#### [Pedido por escrito 1]
Localize nos registros todas as linhas que contêm a palavra “closest” e copie cada uma delas.

#### [Trecho de origem]
30 dezembro, 2009

11 de Setembro - Noam Chomsky

11 de Setembro - Noam Chomsky

Posfácio
Reflexões

Tem sido uma opinião amplamente disseminada que os ataques terroristas de 11 de setembro mudaram drasticamente o mundo, que nada será como antes, já que o mundo entra agora numa “era do terror” – aliás, este é o título de uma antologia de ensaios acadêmicos, publicados pelos scholars da Universidade de Yale, e outros, que consideraram os ataques com Anthrax ainda mais execráveis.
Não há nenhuma dúvida de que as atrocidades de 11 de setembro constituíram um evento de importância histórica. Não – lamentavelmente – por sua dimensão, e sim pela escolha de vítimas inocentes. Já se assumiu há algum tempo que, com as novas tecnologias, as potências industriais, provavelmente, perderão, na prática, o seu monopólio sobre a violência, retendo para si apenas uma enorme supremacia. Ninguém poderia ter previsto o modo tão específico como essas expectativas foram correspondidas, mas o fato é que o foram. Pela primeira vez, na história moderna, a Europa e seus agregados foram vítimas, em solo pátrio, da mesma espécie de atrocidades que, rotineiramente, promoveram no exterior. A história destes episódios ainda deve estar próxima demais para ser revista, e portanto o Ocidente pode muito bem preferir desconsiderá-la, mas as vítimas não o farão. A ruptura radical com o padrão tradicional, por certo, confere ao 11 de setembro o status de um evento histórico, e as suas repercussões serão bastante significativas.

#### [Registros listados]

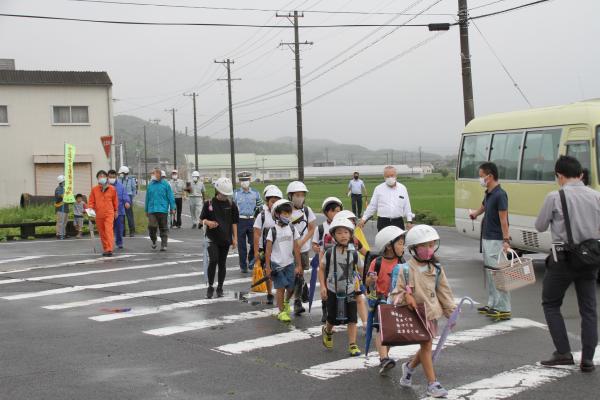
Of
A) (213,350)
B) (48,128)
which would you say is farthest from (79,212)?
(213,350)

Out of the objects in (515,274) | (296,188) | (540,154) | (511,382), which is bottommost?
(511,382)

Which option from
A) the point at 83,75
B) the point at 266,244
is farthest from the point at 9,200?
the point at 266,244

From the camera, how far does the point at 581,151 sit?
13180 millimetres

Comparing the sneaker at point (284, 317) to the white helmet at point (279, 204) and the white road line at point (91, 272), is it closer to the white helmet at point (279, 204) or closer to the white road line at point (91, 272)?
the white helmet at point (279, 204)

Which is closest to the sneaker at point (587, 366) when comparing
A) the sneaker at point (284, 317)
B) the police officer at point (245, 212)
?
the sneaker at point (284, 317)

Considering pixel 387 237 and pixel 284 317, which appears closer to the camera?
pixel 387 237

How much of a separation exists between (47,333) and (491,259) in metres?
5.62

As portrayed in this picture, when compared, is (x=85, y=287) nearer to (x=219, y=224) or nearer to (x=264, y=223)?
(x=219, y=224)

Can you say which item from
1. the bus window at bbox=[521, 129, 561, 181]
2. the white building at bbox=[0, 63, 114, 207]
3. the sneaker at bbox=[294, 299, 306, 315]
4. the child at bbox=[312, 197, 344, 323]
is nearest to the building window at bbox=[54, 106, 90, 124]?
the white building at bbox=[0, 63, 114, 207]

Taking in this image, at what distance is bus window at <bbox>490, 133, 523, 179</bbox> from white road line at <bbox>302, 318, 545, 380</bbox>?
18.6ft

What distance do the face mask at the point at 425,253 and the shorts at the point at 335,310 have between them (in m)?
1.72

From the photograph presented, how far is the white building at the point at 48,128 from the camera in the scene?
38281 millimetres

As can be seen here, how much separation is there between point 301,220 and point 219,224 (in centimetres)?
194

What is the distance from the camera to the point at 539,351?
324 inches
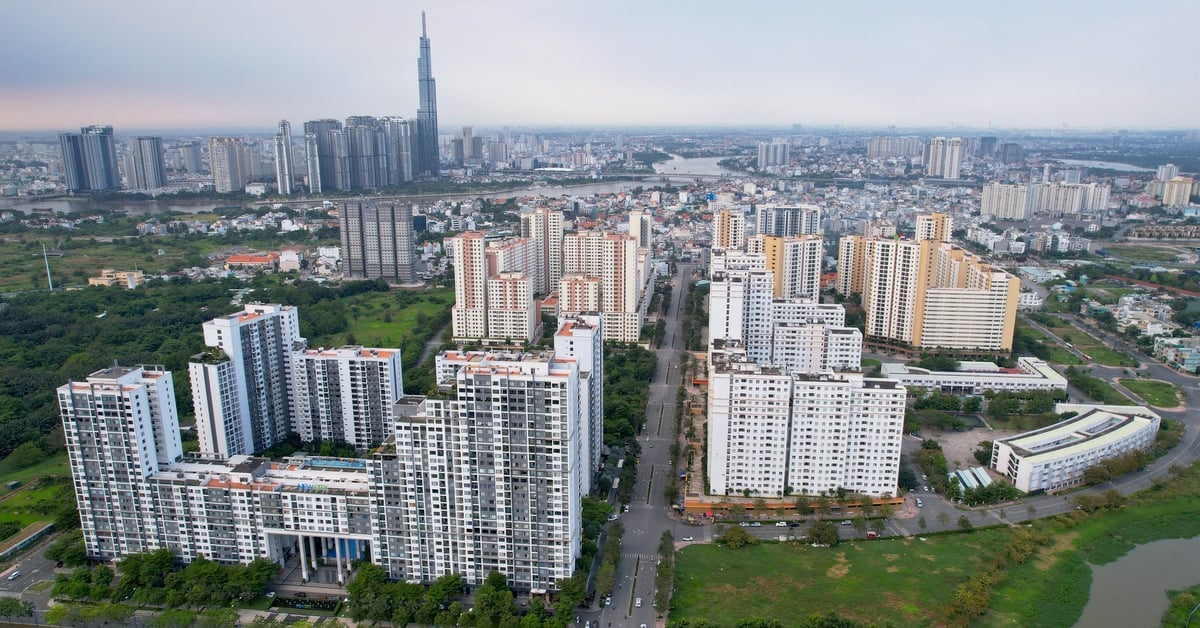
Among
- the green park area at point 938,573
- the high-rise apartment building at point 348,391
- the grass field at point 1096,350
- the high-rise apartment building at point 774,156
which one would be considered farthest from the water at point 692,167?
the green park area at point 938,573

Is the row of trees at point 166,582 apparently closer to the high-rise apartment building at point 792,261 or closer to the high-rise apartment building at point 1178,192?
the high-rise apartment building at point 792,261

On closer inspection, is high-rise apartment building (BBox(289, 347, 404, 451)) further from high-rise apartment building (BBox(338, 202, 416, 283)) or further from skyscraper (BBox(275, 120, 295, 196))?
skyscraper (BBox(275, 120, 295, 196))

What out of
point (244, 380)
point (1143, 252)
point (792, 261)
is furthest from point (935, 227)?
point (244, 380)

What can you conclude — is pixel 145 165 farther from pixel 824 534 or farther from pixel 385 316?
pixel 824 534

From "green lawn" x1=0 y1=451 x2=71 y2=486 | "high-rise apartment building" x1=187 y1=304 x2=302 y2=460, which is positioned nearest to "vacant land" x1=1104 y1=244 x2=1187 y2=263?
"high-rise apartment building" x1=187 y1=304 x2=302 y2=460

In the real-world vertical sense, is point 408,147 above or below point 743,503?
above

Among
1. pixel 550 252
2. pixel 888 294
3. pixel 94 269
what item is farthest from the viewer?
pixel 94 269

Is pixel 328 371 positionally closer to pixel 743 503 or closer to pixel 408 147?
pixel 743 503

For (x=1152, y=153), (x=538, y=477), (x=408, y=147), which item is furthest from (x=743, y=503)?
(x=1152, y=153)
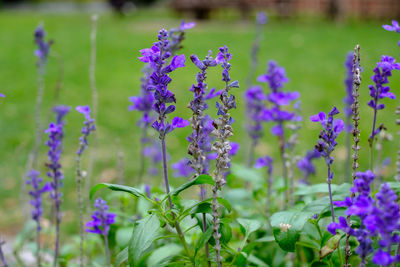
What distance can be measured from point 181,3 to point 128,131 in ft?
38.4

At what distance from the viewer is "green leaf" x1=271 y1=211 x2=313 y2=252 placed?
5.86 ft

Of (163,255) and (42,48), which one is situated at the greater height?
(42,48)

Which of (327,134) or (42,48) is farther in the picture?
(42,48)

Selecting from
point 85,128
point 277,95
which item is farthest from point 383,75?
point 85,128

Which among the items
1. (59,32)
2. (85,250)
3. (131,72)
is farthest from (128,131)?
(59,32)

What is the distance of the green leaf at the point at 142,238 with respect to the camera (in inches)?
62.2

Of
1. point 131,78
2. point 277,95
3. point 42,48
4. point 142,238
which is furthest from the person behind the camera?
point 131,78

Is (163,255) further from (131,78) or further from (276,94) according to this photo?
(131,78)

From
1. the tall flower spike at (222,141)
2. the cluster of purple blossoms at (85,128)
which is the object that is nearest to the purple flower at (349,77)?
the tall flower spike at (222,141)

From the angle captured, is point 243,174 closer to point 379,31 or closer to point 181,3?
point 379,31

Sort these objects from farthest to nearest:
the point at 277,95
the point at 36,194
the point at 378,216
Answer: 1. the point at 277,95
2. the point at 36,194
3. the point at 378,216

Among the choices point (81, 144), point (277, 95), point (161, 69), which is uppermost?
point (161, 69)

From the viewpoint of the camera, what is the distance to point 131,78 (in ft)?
* * *
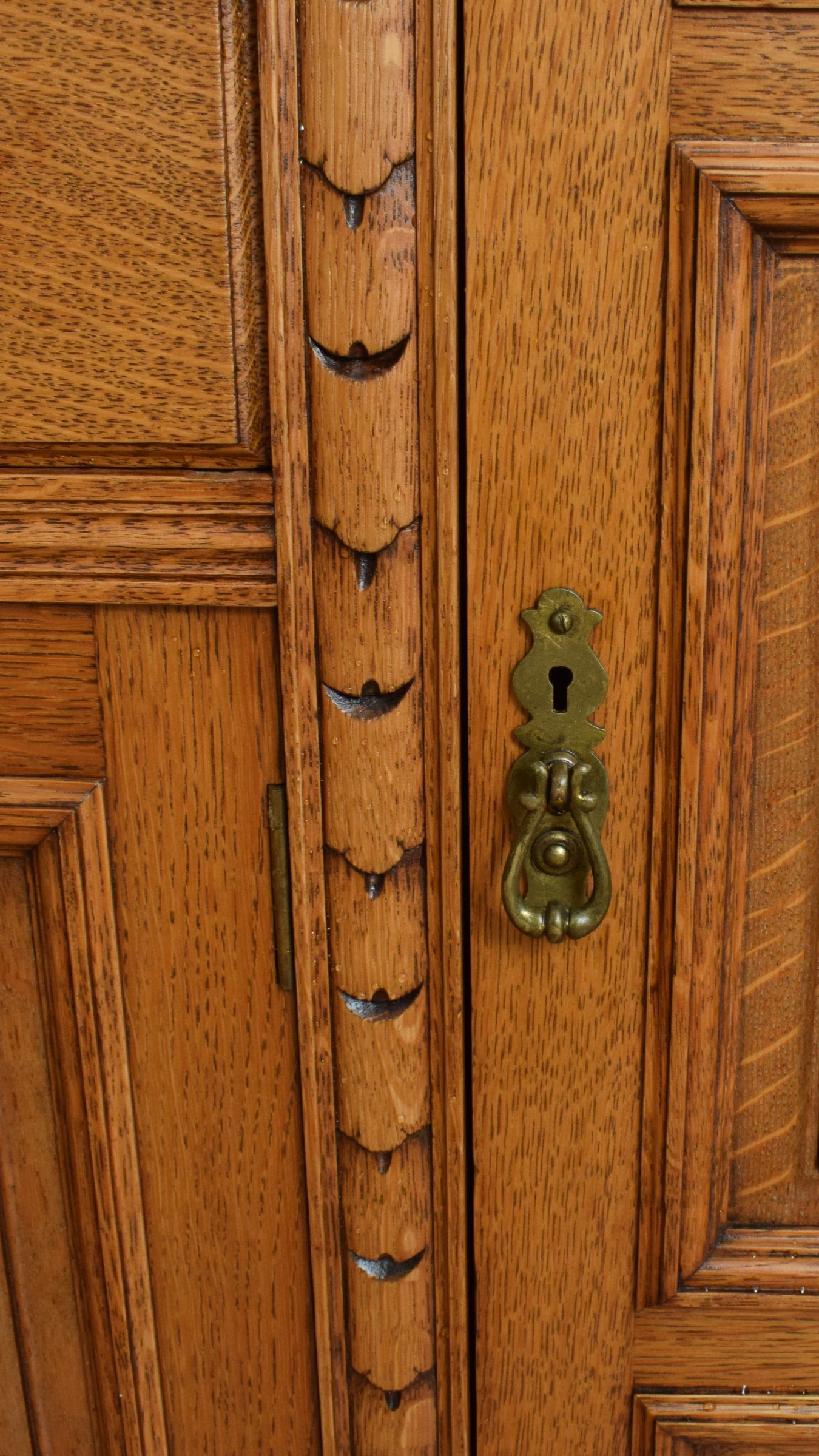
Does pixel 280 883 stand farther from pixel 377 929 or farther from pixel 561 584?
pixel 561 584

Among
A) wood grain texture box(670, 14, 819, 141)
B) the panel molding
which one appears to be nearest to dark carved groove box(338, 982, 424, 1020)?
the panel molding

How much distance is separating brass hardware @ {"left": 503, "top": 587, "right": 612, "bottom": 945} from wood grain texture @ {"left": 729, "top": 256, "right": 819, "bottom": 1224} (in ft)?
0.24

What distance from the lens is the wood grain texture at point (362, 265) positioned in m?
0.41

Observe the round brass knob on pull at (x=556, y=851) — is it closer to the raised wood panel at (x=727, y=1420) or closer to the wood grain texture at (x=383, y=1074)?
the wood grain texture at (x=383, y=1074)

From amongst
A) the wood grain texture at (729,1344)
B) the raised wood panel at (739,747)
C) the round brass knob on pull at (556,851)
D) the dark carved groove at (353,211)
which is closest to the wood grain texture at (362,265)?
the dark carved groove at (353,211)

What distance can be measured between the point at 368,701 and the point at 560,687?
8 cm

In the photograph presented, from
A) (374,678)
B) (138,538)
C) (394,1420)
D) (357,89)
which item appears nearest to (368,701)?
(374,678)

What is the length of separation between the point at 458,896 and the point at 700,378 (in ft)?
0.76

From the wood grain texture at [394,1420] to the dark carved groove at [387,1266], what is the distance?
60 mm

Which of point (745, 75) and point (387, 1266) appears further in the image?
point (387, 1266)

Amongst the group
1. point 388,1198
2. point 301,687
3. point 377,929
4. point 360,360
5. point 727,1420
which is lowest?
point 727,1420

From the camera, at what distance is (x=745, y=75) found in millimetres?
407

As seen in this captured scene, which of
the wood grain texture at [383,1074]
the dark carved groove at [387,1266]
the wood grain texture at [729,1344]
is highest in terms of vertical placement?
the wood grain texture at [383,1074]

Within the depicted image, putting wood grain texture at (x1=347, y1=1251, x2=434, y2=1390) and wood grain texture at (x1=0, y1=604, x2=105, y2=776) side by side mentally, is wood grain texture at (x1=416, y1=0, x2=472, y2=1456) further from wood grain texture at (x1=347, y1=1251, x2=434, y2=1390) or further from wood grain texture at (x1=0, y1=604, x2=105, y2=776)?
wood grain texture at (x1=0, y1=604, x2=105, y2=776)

#### [Pedido por escrito 2]
Por favor, redigite sem alterações o trecho do texto sobre o 11 de setembro de “Tem sido uma” a “ainda mais execráveis.”.

#### [Solução 1]
Which is closest to the sneaker at point (587, 366) when comparing
which is closest to the wood grain texture at (362,265)?

#### [Solução 2]
Tem sido uma opinião amplamente disseminada que os ataques terroristas de 11 de setembro mudaram drasticamente o mundo, que nada será como antes, já que o mundo entra agora numa “era do terror” – aliás, este é o título de uma antologia de ensaios acadêmicos, publicados pelos scholars da Universidade de Yale, e outros, que consideraram os ataques com Anthrax ainda mais execráveis.